Excerpted text:
━━━━

An Automated Segmentation of Leukocytes Using Modified Watershed Algorithm on Peripheral Blood Smear Images

Abstract

Leukemia can be detected by an abnormal rise in the number of immature lymphocytes and by a decrease in the number of other blood cells. To diagnose leukemia, image processing techniques are utilized to examine microscopic peripheral blood smear (PBS) images automatically and swiftly. To the best of our knowledge, the initial step in subsequent processing is a robust segmentation technique for identifying leukocytes from their surroundings. The paper presents the segmentation of leukocytes in which three color spaces are considered in this study for image enhancement. The proposed algorithm uses a marker-based watershed algorithm and peak local maxima. The algorithm was used on three different datasets with various color tones, image resolutions, and magnifications. The average precision for all three-color spaces was the same, i.e. 94% but the Structural Similarity Index Metric (SSIM) and recall of HSV were better than other two. The results of this study will aid experts in narrowing down their options for segmenting leukemia. Based on the comparison, it was concluded that when the colour space correction technique is used, the accuracy of the proposed methodology improves.

1 Introduction

Blood is an essential and dispersed fluid that distributes oxygen, nutrients, and energy to body cells while also removing waste and carbon dioxide [1]. WBCs, commonly referred as leukocytes or immunity cells, play an important function in the human immune system. They are produced in the bone marrow and circulate in the bloodstream. Therefore, they assist in the protection from diseases like leukemia, COVID-19 (coronavirus disease 2019), and other infections. Among these, leukemia is a form of blood cancer that is diagnosed by pathologists and is characterized by an abnormal proliferation of WBCs in the bone marrow. The American Cancer Society claims that leukemia is one of the most hazardous illness, with an estimated 61,780 cases and 22,840 fatalities in 2019 (accessed on 1 March 2021) [2]. The difference between normal and leukemic cells can be seen in Fig. 1. Global Cancer Observatory [3] shows approximately 474,519 cases were reported in 2020, with 311,594 deaths recorded in the United States (US). Within the same calendar year, in India leukemia cases observed were 48,419 making it the seventh most common form of cancer in the country [4].

━━━━

Instructions:
A. Decide whether each statement agrees with the leukocyte segmentation paper above: (i) the algorithm was tested on three datasets that differ in color tone, image resolution, and magnification; (ii) HSV gave a higher average precision than the other two color spaces; (iii) leukocytes are produced in the bone marrow. Answer yes or no for each, quoting the deciding words of the paper.
B. Resume the leukocyte segmentation paper after its last sentence and write the next part of its introduction.

Study material:
━━━━

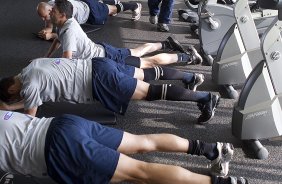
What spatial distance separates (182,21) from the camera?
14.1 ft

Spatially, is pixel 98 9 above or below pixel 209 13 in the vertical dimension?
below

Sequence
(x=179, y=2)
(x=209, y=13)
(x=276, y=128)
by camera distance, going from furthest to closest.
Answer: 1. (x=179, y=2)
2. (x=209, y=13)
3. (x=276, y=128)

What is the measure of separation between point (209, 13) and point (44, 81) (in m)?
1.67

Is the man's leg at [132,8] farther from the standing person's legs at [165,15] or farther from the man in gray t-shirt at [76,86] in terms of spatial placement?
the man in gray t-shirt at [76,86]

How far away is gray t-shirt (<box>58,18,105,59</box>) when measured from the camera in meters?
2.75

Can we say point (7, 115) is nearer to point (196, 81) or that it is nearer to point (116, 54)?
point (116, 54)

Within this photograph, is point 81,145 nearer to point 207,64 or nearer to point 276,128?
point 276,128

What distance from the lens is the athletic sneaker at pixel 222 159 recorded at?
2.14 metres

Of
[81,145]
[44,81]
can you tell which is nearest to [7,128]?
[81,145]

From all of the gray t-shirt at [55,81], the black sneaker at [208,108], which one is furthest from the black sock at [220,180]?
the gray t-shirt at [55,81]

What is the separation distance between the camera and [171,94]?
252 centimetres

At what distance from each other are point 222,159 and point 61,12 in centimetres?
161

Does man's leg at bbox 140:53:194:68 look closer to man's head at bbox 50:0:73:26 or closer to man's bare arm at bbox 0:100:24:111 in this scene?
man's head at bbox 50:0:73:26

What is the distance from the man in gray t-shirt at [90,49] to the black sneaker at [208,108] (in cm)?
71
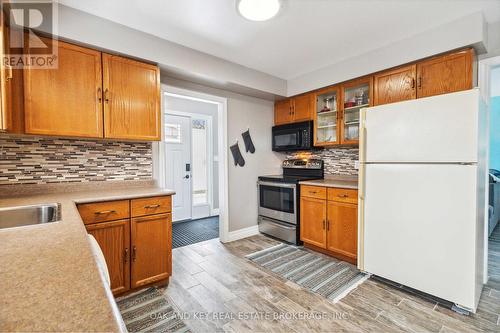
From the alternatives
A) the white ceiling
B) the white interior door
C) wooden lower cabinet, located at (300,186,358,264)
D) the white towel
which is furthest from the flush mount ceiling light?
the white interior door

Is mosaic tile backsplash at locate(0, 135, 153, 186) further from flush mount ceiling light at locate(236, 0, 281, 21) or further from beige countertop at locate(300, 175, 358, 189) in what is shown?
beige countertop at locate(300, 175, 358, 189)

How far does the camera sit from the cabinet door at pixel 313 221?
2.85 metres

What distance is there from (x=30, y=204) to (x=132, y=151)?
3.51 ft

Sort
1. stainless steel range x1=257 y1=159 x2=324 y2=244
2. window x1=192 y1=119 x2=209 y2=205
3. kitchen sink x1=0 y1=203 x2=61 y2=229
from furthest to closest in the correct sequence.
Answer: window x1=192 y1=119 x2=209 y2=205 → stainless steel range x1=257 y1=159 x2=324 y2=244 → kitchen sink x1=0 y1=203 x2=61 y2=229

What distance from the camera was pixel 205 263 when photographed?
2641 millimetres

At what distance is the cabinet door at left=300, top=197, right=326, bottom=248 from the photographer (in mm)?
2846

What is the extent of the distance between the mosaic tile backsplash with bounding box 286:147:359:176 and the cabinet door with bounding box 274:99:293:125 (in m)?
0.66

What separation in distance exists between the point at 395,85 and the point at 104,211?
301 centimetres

━━━━

Written responses:
A.
(i) Yes: "The algorithm was used on three different datasets with various color tones, image resolutions, and magnifications."
(ii) No: "The average precision for all three-color spaces was the same, i.e. 94%"
(iii) Yes: "They are produced in the bone marrow and circulate in the bloodstream."

B.
Fig. 1

Difference between normal (a) and leukemic cells (b)

For many years, pathologists have relied on microscopic examination of PBS to diagnose hematological diseases [5]. Counting leukocytes under a microscope is a perplexing and painstaking task and is heavily reliant on the pathologist’s abilities. To reduce subjectivity and burden, we can rely on cell morphology analysis with the help of an automated system. The following are the suggested method’s primary contributions in comparison to state of the art:

1. 1.

   Many authors evaluate their segmentation performance approach on datasets that are private. The suggested technique has been validated using currently available datasets. We used microscopic blood smear images from ALL-IDB1, cellavision, and LISC datasets.

2. 2.

   We proposed a robust combination of color thresholding, marker-based watershed segmentation, and localization of leukocytes.

3. 3.

   Peak local maxima are used to locate leukocytes, and windows are produced on the mask image. After detecting the location of multiple leukocytes, they can be further cropped using the bounding box technique and can be used for future work.

4. 4.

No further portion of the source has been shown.